-- TASKS FOR THIS EXERCISE --
A – Below, before the records, is a blog post about a comment policy. List the brief reactions that the post says commenters may occasionally offer.
B – Continue the blog post about a comment policy, picking up after its final sentence.

--- TEXT EXCERPT ---

I'm sitting on a comment at present. I'd kind of like to publish it, except for one little problem: it makes assertions without support and then infers conclusions from them.
This is my blog, featuring my opinions and as much factual matter as I can muster in support of them, and if there's any crawling out on a limb to be done here, that's my job. If you want to push back against what I write, your tools are facts, supported by links, cites or -- because I am a generous person and like to look things up -- easily verifiable. Establish a firm foundation of facts and I'll probably let you make a claim about what they imply.
But this a blog is not a public forum. I'm not handing out soapboxes. The occasional brief cheer, hiss, boo or correction is fine, but sweeping claims, even if they are received orthodoxy among you and your friends, require verifiable factual support. No matter how close your reasoning or how impeccable your chain of logic may appear, if it didn't start with stuff any competent, literate person can dig up and point to, it doesn't count. Your experiment has to be reproducible. Your facts have to be testable. Otherwise it's just a con job, fast talk masquerading as a map of reality.

--- LISTED RECORDS ---

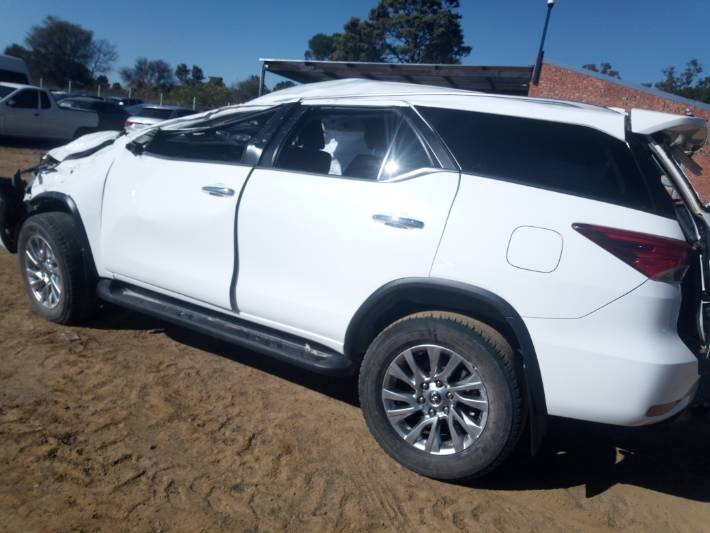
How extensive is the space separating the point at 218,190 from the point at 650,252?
240 cm

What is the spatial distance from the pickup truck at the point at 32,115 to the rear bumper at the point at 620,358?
17.2m

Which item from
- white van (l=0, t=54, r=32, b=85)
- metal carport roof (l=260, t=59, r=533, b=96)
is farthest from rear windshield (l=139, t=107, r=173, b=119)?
metal carport roof (l=260, t=59, r=533, b=96)

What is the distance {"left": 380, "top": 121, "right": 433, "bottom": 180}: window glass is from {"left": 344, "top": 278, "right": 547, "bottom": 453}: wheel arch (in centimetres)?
62

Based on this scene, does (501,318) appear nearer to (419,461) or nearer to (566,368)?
(566,368)

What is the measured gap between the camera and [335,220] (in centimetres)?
328

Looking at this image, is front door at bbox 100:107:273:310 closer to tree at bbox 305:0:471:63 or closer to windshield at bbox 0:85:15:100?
windshield at bbox 0:85:15:100

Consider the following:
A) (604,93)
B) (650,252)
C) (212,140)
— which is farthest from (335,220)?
(604,93)

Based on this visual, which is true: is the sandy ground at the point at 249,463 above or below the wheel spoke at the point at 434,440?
below

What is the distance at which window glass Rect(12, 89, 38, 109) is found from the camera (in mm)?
16297

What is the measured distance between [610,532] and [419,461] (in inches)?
37.0

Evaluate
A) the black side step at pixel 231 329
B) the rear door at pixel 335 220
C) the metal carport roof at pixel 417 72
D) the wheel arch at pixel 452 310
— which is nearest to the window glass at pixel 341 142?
the rear door at pixel 335 220

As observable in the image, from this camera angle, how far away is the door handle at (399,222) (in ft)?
10.00

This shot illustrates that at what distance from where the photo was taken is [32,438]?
3107 millimetres

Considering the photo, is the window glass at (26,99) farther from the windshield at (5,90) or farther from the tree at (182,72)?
the tree at (182,72)
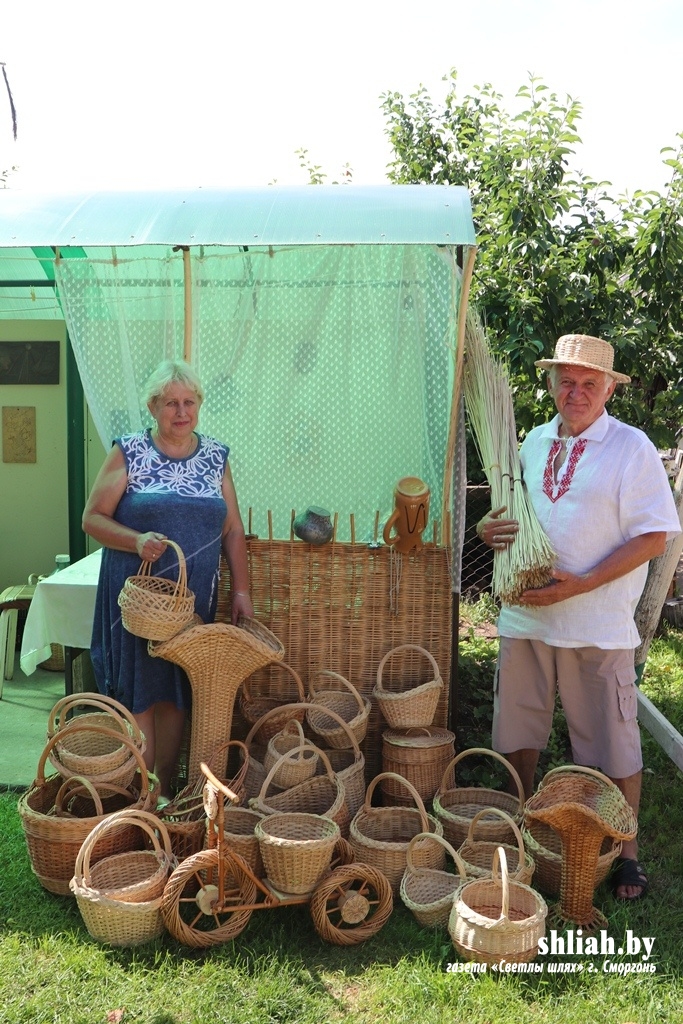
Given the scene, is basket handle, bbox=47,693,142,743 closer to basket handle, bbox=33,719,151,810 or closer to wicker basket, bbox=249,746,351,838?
basket handle, bbox=33,719,151,810

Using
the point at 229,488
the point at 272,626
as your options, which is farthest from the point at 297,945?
the point at 229,488

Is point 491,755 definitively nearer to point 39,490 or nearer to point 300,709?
point 300,709

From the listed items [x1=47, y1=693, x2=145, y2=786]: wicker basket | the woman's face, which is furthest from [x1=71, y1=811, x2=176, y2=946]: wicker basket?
the woman's face

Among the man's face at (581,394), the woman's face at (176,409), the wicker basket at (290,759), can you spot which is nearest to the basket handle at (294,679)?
the wicker basket at (290,759)

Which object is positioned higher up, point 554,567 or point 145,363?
point 145,363

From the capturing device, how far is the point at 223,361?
4.08m

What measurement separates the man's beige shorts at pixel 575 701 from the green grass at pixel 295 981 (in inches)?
21.8

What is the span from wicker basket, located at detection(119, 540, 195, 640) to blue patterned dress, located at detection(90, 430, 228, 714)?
19 cm

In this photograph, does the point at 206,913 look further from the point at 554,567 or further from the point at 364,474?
the point at 364,474

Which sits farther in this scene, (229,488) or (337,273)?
(337,273)

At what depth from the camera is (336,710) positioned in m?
3.78

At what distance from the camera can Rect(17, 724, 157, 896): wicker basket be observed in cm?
305

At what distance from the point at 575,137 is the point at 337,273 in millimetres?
2080

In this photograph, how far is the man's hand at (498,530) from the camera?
3.39 metres
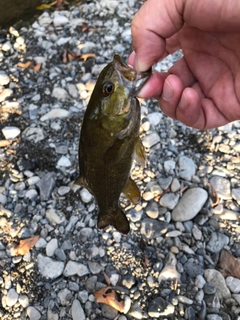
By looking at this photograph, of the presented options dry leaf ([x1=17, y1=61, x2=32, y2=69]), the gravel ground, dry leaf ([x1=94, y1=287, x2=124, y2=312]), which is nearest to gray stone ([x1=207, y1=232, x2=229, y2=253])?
the gravel ground

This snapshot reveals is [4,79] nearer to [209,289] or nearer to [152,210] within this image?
A: [152,210]

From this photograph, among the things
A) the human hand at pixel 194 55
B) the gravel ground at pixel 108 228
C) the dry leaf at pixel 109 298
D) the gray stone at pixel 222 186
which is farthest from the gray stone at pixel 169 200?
the human hand at pixel 194 55

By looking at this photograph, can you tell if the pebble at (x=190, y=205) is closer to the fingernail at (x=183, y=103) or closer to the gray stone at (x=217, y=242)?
the gray stone at (x=217, y=242)

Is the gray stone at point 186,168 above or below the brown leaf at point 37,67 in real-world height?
below

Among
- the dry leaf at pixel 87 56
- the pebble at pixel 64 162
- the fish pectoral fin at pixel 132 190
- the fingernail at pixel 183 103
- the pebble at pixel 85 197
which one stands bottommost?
the pebble at pixel 85 197

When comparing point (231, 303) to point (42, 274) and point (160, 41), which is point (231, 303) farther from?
point (160, 41)

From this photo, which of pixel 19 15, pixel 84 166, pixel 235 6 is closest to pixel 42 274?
pixel 84 166

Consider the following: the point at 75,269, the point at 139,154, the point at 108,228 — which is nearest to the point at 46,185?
the point at 108,228
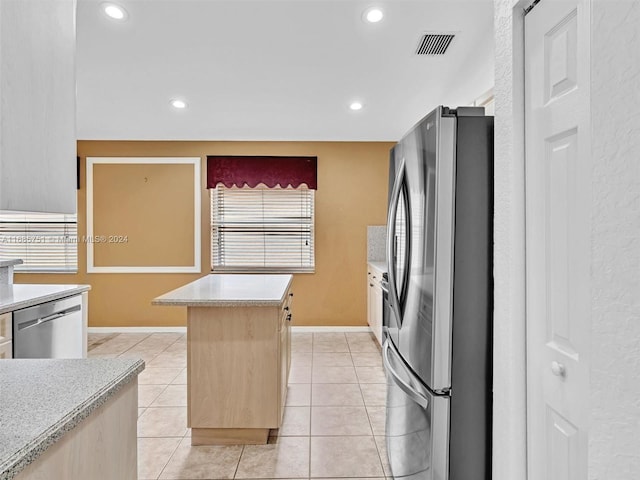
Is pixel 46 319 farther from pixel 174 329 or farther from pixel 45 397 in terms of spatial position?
pixel 174 329

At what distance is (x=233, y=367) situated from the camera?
8.00 ft

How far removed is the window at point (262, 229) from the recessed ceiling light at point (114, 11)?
2740 mm

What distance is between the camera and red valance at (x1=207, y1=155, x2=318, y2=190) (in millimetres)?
5297

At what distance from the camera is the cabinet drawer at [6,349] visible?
8.08 ft

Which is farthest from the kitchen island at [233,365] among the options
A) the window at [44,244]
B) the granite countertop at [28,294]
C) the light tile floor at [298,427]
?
the window at [44,244]

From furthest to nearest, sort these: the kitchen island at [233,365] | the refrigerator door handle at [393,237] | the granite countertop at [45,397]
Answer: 1. the kitchen island at [233,365]
2. the refrigerator door handle at [393,237]
3. the granite countertop at [45,397]

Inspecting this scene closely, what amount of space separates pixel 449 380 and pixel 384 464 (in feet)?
3.60

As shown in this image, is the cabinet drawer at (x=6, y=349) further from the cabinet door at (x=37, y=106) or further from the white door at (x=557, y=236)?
the white door at (x=557, y=236)

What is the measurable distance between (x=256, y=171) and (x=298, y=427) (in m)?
3.33

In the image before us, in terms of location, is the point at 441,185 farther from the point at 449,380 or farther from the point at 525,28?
the point at 449,380

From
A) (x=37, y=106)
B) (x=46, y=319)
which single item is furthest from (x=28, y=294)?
(x=37, y=106)

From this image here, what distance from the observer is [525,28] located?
1309 millimetres

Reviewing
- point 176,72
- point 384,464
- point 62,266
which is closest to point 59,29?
point 384,464

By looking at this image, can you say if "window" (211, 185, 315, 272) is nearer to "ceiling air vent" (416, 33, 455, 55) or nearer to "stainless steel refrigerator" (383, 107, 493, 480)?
"ceiling air vent" (416, 33, 455, 55)
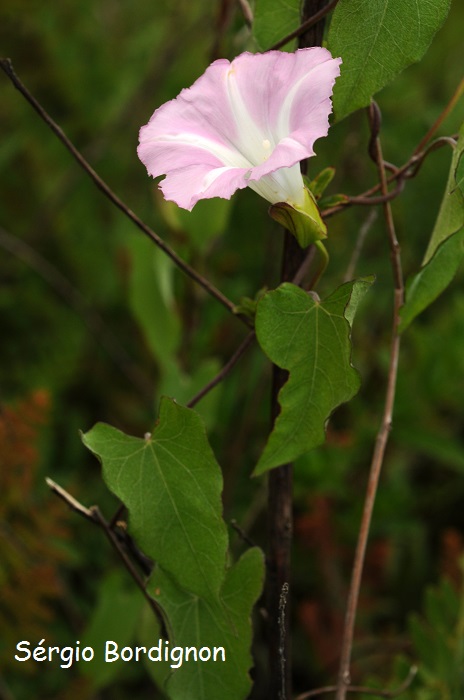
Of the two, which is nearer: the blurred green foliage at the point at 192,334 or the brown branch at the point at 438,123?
the brown branch at the point at 438,123

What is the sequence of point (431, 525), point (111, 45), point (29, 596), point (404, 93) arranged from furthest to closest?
1. point (111, 45)
2. point (404, 93)
3. point (431, 525)
4. point (29, 596)

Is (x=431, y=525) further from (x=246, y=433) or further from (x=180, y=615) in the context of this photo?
(x=180, y=615)

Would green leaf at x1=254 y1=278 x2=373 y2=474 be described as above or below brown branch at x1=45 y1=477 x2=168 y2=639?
above

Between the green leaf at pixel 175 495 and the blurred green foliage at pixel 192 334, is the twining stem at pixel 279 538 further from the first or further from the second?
the blurred green foliage at pixel 192 334

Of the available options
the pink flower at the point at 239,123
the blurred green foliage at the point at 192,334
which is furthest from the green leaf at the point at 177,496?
the blurred green foliage at the point at 192,334

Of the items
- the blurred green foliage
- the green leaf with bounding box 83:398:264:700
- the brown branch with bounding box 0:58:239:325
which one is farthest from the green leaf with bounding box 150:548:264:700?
the blurred green foliage

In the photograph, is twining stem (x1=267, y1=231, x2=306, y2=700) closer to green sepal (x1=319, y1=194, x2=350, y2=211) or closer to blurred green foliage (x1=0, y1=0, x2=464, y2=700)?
green sepal (x1=319, y1=194, x2=350, y2=211)

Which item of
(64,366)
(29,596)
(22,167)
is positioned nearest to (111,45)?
(22,167)
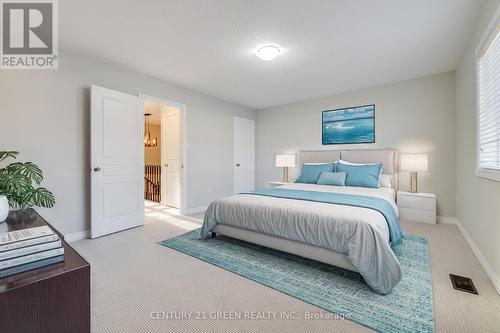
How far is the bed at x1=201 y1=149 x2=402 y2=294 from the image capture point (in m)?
1.85

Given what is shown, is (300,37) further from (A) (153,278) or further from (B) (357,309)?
(A) (153,278)

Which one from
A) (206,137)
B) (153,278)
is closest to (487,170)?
(153,278)

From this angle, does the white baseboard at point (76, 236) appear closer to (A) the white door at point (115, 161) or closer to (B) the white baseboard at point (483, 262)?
(A) the white door at point (115, 161)

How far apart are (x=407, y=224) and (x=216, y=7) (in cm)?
406

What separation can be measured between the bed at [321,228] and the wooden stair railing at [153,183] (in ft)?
12.4

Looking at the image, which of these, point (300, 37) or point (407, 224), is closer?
point (300, 37)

---

-- SOLVED TASKS --
A – cheer, hiss, boo, correction

B –
This kind of dull slog through the stacks and links, sifting wheat from chaff, refining the raw ore, flipping through many a quaint and curious volume of forgotten lore, has always been unpopular. It's a lot of work! But it has never been easier than it is right now, and it's how anything worthwhile gets done. The Founders and Framers knew history; Newton knew math (and a lot of alchemical bullshit); Heinz knows pickles. What do you know -- and can you prove it?
Update
3 days ago
4 comments:
“I'm sitting on a comment at present.
“This is my blog, featuring my opinions . . .
“But this a blog is not a public forum.”
Yup, your site, your rules. You don't have to apologize for establishing your standards. Most of us understand that. I don't always agree with everything presented here, but I am usually prompted to at least consider "other ideas". :-)
I think that autocorrect may have bitten you - I think that 'slug' should have been 'slog'.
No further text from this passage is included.